A. There was a kidnapping in Portugal a decade ago and to this day it hasn’t been solved. At the time of the kidnapping some false claims were made in the press which misled the investigation. It just showed the media could be manipulated and I felt it would make the basis for another adventure for my characters Scott Fleetwood and Tom Sheils.
Q. Of all of your past jobs what was your favorite?
A. My very first job was a paperboy. I delivered the evening paper and I was responsible for collecting the money. I slayed that job! Of my adult jobs, I was project engineer for an oil and gas company. I worked with the best bunch of people I ever hope to work with, which was good since we worked long hours. I also worked as a contract designer for a water treatment construction company. That was fun because there was no safety net. If I made a mistake, London didn’t get any drinking water.
Q. Favorite book?
A. If you mean mine, then I’d say TERMINATED. I’m really happy with the way that book turned out.

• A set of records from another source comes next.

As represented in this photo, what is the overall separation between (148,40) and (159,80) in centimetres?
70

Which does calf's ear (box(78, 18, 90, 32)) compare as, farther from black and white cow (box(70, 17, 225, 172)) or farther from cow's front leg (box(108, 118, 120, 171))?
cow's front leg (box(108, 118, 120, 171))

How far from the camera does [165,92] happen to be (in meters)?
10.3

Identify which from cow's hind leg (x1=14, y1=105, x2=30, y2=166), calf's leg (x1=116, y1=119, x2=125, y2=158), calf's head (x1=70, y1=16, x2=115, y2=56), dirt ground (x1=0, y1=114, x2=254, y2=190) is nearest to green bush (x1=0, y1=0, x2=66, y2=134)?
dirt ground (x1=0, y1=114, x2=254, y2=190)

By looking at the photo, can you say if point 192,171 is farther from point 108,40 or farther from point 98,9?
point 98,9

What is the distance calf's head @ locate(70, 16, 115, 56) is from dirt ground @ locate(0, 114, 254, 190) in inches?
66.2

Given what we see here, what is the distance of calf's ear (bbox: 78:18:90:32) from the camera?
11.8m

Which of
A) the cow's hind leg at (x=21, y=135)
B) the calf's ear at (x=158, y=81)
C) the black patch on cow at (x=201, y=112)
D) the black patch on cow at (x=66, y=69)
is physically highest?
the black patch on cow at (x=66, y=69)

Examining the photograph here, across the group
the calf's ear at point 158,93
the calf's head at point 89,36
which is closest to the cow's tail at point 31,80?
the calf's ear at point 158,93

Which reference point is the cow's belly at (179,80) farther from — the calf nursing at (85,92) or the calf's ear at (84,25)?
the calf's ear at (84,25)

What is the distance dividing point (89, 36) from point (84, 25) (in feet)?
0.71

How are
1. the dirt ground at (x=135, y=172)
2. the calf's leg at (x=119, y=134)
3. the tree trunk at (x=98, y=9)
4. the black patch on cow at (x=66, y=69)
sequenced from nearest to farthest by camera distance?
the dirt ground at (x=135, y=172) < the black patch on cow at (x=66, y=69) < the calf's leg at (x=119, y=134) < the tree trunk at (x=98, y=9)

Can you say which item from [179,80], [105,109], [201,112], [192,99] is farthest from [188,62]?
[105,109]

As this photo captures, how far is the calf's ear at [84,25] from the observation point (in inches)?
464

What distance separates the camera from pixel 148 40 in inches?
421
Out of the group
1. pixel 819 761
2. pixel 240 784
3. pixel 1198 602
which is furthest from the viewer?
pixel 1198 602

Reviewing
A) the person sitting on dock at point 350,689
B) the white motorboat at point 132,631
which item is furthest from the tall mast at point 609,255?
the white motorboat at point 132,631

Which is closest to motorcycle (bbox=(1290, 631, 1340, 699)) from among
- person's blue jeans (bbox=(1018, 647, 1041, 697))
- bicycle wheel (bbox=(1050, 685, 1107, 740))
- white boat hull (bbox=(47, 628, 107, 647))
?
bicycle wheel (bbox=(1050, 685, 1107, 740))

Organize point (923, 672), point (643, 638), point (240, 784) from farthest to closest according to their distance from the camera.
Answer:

If you mean other people’s books, then it’s LOVE ON A BRANCH LINE by John Hadfield, THE STRAIGHT MAN by Richard Russo and THE LONG GOODBYE by Raymond Chandler. All brilliant books for different reasons.
Q. You said you learned to fly to overcome your fear of heights, did it work?
A. Nope…but I can fly a plane. I learned to swim because my fear of water…that didn’t work either…but I can swim.
Q. You’ve overcome a lot to be a writer, what would be your advice for someone with dyslexia?
A. Find your workarounds. Dyslexics have to compensate for the world around them on a daily basis, and need to find the tricks to help them write. Writing is about imagination. Dyslexia is just a hand-eye issue.
Q. What is your favorite past time?
A. Cycling and yoga.
Q. How was writing a book different from what you expected?
A. That’s an interesting question. I was coming at this without a writing background so I don’t think I had any preconceptions when I started. I think the main thing I’ve learned is to never be too married to your original idea because it won’t quite work in practice. I still dream of writing the perfect first draft…but like unicorns, they don’t exist.
Q. What’s next for you? What is your next book about?
A. My next book is THE NEVERWAS MAN. It’s about man whose whole life is a lie because he can’t remember the truth about a terrible incident. It’s inspired by my own experiences with amnesia after being hit by a car.